Dans l’arrêt Mercier, la plaignante s’était vu refuser un emploi lorsqu’on a découvert qu’elle souffrait de certains problèmes de santé, même si ceux-ci n’entraînaient aucune limitation fonctionnelle. L’employeur avait fait valoir que ces problèmes ne constituaient pas un « handicap » en vertu de la loi québécoise sur les droits de la personne, parce qu’ils n’empêchaient pas la plaignante d’exercer ses fonctions. La Cour suprême du Canada a rejeté cet argument.

Au lieu de se demander si la personne était réellement atteinte d’un handicap ou si le handicap l’empêchait réellement d’exercer son travail, la Cour suprême a plutôt examiné la situation d’un point de vue sociopolitique en mettant l’accent sur la dignité humaine, le respect et le droit à l’égalité. Un handicap peut être le résultat d’une limitation physique, d’une maladie, d’une limitation perçue ou d’une combinaison de ces facteurs. L’accent est toutefois mis sur les effets de la distinction, de la préférence ou de l’exclusion de la personne et non sur la preuve de limitations physiques ou de l’existence d’une maladie.

Un autre arrêt[3] de la Cour suprême du Canada a depuis confirmé que le « handicap social », c’est-à-dire la réaction de la société face à un handicap réel ou perçu, doit être le principal aspect à considérer pour déterminer s’il y a eu discrimination.

Nous devons exercer la plus grande prudence lorsque nous examinons les suppositions que nous faisons à l’égard d’une personne, que celle-ci soit à la recherche d’un emploi ou d’un logement ou souhaite se procurer un bien ou un service. Son « inadmissibilité » est-elle le résultat de limitations fonctionnelles réelles, de limitations artificielles que la société impose en raison de stéréotypes non fondés ou de l’ignorance, ou de différences réelles ou perçues que la société ne peut pas prévenir, éliminer ou accommoder? Un examen approfondi de la part des cours, des tribunaux des droits de la personne, des gouverne-ments et de la société civile en général et une plus grande sensibilisation à cet égard contribueront à clarifier cette notion.

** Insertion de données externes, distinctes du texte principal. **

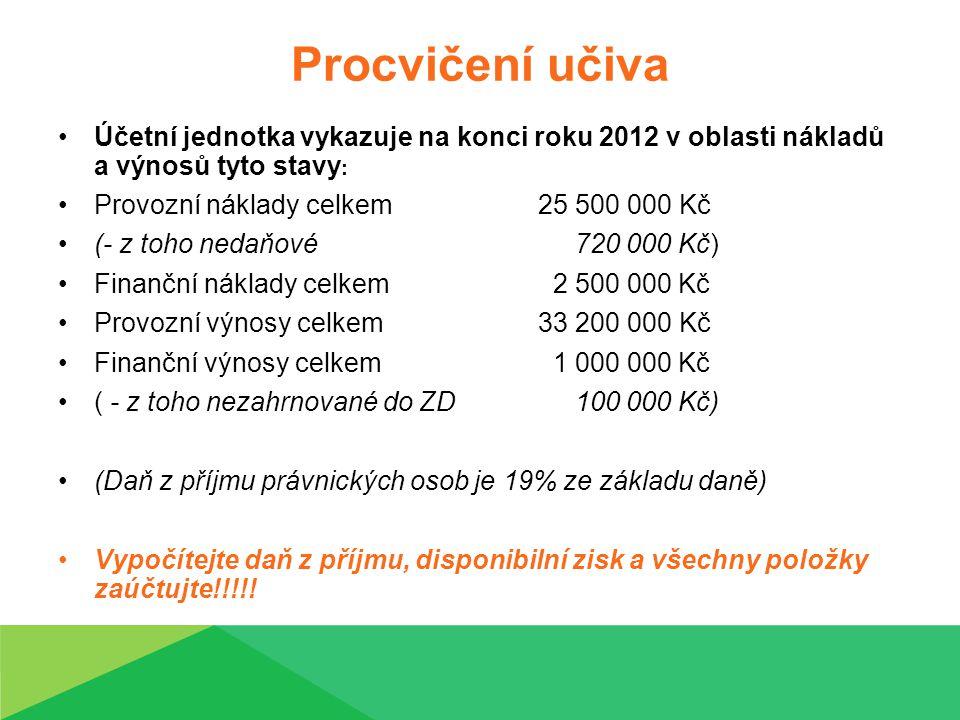 Procvičení učiva Účetní jednotka vykazuje na konci roku 2012 v oblasti nákladů a výnosů tyto stavy : Provozní náklady celkem25 500 000 Kč (- z toho ne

[1] Egan c. Canada, [1995] 2 R.C.S. 513, à 551-2 (25 mai 1995), en ligne, Cour suprême du Canada, http://scc-csc.lexum.com/decisia-scc-csc/scc-csc/scc-csc/fr/item/1265/index.do.

[2] Québec (Commission des droits de la personne et des droits de la jeunesse) c. Montréal (Ville); Québec (Commission des droits de la personne et des droits de la jeunesse) c. Boisbriand (Ville), 2000 CSC 27 (3 mai 2000).

[3] Granovsky c. Canada (Ministre de l’Emploi et de l’Immigration), 2000 CSC 28 (18 mai 2000).